Olympic Pride, American Justice
Discover the astonishing, inspirational, and largely unknown true story of the eighteen African American athletes who competed in the 1936 Berlin Olympic Games, defying the racism of both Nazi Germany and the Jim Crow South.
Set against the turbulent backdrop of a segregated United States, sixteen black men and two black women were torn between boycotting the Olympic Games in Nazi Germany or participating. After all, they were representing a country that considered them second-class citizens and would compete in a country amidst a strong undercurrent of Aryan superiority and anti-Semitism.
Jesse Owens is the most recognized of the group for winning four gold medals at the Berlin Olympics. Other winners include Jackie Robinson’s brother Mack who won silver for the 200-meter race, and Cornelius Johnson, who led an American sweep in the high jump.

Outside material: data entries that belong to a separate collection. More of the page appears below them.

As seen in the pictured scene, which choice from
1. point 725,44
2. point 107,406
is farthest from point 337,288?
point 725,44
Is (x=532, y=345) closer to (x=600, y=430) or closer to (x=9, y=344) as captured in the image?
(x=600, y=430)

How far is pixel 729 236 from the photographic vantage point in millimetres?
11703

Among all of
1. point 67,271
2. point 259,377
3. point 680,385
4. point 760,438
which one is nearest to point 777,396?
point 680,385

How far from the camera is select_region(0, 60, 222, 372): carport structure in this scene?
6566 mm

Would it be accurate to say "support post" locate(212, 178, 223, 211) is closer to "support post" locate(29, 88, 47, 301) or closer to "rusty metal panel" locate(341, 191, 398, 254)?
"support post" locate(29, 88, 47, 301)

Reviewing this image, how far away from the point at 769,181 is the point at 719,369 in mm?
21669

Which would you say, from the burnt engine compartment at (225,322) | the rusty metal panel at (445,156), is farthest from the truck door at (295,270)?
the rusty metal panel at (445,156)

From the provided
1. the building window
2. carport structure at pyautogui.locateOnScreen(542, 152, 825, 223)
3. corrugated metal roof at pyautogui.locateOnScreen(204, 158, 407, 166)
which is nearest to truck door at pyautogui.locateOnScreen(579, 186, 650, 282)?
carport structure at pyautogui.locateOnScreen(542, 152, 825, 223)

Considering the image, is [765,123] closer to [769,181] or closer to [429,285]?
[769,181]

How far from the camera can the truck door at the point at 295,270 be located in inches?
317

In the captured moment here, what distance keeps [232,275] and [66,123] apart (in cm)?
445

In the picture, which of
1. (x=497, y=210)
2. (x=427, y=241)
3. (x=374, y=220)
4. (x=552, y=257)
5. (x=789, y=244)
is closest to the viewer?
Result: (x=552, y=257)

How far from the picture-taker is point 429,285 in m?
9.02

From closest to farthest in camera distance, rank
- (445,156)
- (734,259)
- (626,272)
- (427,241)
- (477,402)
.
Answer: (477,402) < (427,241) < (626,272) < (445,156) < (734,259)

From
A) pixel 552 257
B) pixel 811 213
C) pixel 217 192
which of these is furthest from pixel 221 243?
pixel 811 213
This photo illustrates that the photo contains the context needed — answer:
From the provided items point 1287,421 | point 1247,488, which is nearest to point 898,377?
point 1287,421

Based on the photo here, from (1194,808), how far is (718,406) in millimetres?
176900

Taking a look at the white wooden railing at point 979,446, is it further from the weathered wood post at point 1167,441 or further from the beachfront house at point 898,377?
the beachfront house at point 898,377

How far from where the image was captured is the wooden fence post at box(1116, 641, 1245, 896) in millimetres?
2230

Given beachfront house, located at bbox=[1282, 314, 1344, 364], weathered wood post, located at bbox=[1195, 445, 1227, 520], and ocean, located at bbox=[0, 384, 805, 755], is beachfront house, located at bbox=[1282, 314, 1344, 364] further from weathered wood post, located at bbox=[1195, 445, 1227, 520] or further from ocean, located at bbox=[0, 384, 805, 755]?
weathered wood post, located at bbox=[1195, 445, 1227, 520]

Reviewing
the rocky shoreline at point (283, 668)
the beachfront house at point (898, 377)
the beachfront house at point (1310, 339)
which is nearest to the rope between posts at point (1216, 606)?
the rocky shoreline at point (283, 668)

As a companion piece to the brilliant documentary Olympic Pride, American Prejudice this book draws on over forty hours of interviews and extensive research the filmmakers obtained which did not make the final film cut. It explores key elements of the story and provides fuller context on the prospect of an Olympic boycott, the relationships between the president of the International Olympic Committee and the Nazis, the different perspectives of Jewish athletes, the NAACP and black newspapers, and details about the actual lives of the eighteen Olympians from family members’ testimonials.
Capturing a powerful and untold piece of history, Olympic Pride, American Prejudice is also a celebration of the courage, commitment, and accomplishments of these talented athletes.